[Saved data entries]

******

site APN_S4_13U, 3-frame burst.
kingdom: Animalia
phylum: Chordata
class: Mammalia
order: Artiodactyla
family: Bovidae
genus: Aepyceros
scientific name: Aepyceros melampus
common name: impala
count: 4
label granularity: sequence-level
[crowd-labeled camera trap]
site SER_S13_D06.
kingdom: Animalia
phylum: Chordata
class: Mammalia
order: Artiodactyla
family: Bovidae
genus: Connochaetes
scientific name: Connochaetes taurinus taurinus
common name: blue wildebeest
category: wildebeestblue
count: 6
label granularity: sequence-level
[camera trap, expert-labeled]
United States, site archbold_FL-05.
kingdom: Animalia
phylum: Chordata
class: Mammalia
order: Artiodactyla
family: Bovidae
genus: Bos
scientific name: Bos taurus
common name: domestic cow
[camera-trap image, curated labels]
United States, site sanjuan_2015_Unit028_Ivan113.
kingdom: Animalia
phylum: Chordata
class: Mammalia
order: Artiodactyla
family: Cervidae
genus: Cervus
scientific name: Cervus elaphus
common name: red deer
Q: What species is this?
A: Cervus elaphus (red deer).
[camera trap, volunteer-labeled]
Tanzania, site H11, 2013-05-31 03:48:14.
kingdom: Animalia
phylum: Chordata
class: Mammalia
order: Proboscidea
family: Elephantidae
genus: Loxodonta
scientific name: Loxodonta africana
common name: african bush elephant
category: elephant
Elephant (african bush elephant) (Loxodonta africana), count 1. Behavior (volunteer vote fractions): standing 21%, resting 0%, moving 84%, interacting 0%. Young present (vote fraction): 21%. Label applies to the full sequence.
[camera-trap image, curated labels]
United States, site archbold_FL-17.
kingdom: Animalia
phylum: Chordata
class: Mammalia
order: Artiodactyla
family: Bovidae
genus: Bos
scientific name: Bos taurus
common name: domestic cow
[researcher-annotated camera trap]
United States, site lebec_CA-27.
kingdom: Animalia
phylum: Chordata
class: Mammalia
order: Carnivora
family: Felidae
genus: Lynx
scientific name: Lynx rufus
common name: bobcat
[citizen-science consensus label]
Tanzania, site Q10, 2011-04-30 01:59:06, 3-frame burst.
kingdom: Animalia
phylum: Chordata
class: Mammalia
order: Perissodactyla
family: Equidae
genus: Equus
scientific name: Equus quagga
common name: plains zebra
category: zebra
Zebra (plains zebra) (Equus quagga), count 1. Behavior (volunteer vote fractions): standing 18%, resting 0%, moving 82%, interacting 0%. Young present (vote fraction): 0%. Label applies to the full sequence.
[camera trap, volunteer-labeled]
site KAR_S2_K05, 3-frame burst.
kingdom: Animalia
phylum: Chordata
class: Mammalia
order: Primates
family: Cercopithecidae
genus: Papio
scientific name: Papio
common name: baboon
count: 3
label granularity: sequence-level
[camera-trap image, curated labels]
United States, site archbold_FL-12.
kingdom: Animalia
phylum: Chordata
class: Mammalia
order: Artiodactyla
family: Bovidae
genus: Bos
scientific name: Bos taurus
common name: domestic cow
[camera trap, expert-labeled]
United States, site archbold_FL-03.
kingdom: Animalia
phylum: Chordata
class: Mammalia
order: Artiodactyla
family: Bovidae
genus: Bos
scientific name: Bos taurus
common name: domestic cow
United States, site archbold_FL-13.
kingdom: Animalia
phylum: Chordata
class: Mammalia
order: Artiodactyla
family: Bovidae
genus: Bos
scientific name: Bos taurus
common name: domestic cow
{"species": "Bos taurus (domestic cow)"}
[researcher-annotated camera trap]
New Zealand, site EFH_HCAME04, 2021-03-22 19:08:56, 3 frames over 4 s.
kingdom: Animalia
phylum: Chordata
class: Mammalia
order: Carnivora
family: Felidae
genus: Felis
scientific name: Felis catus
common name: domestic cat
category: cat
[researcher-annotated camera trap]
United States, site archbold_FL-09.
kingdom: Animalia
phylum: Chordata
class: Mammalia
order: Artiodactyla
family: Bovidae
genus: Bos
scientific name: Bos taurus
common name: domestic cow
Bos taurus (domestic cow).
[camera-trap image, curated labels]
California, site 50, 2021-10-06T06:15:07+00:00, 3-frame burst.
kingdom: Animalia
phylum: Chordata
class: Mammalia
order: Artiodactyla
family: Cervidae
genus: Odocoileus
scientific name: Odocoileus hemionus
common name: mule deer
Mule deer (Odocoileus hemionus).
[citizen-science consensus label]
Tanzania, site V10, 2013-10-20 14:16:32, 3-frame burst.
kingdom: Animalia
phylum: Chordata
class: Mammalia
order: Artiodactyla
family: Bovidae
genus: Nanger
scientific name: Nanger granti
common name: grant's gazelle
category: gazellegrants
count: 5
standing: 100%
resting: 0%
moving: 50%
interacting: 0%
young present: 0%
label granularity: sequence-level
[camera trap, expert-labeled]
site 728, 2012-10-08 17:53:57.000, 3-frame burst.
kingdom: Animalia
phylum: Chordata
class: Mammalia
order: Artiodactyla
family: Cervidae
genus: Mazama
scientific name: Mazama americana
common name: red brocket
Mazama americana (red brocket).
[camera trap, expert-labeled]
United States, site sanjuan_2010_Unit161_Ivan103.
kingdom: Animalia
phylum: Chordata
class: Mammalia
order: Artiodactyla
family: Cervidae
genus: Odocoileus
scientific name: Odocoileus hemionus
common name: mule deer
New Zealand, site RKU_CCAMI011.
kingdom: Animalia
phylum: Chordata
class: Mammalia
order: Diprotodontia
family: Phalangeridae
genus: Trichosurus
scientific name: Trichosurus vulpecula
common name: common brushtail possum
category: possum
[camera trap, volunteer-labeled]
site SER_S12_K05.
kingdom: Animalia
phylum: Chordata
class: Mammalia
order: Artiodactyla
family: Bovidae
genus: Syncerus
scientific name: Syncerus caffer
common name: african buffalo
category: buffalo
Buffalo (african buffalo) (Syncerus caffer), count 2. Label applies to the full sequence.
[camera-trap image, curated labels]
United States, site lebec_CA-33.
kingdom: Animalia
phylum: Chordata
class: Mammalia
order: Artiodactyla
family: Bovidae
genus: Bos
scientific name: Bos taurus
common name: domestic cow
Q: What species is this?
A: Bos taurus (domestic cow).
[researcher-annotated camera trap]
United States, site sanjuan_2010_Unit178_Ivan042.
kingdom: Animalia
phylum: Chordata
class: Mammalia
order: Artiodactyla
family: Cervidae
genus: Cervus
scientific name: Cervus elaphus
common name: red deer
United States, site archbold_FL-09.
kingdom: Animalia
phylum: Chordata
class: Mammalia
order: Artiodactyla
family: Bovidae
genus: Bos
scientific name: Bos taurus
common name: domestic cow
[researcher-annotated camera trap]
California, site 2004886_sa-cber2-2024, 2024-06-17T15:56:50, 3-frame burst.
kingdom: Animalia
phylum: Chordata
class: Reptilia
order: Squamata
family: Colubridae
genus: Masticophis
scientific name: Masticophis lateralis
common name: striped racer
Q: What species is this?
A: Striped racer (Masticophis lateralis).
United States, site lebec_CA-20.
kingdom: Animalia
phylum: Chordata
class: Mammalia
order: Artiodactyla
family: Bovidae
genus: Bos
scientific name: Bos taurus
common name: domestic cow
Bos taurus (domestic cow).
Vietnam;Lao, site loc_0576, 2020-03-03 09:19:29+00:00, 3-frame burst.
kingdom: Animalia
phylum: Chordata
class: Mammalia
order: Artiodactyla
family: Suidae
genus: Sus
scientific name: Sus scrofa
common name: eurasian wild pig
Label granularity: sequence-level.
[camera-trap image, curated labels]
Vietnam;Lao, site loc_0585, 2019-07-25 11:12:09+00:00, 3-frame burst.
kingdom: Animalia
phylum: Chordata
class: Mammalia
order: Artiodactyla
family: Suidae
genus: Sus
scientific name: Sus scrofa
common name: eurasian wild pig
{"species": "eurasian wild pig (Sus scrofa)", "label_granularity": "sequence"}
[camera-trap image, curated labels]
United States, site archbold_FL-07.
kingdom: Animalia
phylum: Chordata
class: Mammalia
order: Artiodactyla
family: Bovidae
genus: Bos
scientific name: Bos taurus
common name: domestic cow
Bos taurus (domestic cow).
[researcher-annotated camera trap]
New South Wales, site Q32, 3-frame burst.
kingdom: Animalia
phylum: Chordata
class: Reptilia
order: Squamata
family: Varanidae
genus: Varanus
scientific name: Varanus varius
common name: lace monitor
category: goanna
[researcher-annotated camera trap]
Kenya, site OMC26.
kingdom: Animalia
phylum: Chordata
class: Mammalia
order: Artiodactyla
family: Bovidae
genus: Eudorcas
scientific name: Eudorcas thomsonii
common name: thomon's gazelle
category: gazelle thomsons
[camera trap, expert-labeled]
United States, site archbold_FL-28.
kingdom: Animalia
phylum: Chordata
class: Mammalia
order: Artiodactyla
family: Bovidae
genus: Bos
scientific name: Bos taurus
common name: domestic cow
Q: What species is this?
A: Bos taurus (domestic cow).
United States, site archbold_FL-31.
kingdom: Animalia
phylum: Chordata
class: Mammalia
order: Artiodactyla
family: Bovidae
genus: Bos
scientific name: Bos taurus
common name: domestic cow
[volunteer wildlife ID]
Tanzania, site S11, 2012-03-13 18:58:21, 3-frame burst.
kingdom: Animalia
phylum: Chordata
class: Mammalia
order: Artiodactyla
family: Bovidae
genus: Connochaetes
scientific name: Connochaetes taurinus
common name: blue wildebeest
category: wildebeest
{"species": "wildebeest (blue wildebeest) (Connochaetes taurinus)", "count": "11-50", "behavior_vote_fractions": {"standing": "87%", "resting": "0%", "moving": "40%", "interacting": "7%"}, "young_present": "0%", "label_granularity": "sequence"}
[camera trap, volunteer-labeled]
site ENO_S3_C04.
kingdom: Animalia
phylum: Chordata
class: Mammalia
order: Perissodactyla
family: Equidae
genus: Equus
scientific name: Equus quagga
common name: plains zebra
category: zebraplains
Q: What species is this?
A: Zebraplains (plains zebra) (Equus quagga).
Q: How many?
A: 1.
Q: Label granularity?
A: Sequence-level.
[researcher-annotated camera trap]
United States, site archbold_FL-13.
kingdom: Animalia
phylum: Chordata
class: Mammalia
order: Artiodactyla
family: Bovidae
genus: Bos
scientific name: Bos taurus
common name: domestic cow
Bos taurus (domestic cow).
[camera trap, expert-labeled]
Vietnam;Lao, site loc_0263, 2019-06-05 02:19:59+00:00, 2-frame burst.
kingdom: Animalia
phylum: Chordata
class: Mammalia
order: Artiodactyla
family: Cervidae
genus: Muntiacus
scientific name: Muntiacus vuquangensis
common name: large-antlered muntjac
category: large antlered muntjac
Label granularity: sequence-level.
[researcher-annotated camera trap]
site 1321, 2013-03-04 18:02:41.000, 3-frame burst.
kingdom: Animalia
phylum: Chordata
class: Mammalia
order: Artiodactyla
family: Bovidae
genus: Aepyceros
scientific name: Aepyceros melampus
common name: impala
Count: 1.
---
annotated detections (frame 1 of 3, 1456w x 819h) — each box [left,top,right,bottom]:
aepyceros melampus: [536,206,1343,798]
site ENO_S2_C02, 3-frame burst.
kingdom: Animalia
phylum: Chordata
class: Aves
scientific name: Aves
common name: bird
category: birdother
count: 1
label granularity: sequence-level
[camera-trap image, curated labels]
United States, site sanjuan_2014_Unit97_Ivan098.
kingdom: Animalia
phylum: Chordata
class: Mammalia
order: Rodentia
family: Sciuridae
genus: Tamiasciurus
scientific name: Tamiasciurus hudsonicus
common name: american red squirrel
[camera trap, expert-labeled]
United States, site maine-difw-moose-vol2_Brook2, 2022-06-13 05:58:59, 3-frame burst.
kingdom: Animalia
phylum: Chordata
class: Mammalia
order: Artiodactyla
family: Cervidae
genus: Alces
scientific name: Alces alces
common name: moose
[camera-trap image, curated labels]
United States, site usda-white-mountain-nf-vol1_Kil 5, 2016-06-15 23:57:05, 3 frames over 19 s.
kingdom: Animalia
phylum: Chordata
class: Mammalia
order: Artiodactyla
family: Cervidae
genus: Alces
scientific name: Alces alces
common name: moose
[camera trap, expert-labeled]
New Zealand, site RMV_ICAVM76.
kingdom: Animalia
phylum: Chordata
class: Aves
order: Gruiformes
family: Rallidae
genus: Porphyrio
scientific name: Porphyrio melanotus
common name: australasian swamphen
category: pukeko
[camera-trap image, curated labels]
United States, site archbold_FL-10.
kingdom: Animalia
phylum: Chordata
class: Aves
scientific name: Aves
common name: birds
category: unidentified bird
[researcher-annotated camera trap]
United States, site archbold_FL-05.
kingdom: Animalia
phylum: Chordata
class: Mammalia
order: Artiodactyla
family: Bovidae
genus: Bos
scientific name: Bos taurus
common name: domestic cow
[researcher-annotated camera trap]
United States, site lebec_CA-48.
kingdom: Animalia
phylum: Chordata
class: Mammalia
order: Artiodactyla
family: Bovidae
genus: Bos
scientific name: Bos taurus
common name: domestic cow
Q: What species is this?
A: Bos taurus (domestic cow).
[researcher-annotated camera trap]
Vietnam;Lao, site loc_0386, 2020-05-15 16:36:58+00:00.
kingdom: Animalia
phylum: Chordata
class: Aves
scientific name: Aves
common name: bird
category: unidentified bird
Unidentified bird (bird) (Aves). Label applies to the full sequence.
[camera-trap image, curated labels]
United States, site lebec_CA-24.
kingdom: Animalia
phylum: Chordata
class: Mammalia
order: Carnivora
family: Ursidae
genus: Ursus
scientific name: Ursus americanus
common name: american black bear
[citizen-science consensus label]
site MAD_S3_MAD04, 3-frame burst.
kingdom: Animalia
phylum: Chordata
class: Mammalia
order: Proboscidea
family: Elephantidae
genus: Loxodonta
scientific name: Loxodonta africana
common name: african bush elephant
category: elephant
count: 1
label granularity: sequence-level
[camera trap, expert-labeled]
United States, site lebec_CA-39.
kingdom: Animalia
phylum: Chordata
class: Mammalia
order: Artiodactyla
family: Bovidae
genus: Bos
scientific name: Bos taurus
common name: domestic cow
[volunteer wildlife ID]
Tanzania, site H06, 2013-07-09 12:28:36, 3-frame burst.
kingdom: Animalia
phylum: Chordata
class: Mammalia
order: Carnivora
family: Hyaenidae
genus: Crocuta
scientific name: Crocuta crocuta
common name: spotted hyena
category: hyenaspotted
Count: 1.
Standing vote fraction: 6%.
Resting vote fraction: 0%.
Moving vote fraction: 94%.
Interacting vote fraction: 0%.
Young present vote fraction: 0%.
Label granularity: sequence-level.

******

The answer must consist of every line from the data that holds the string "Zealand".

# Reply to the task
New Zealand, site EFH_HCAME04, 2021-03-22 19:08:56, 3 frames over 4 s.
New Zealand, site RKU_CCAMI011.
New Zealand, site RMV_ICAVM76.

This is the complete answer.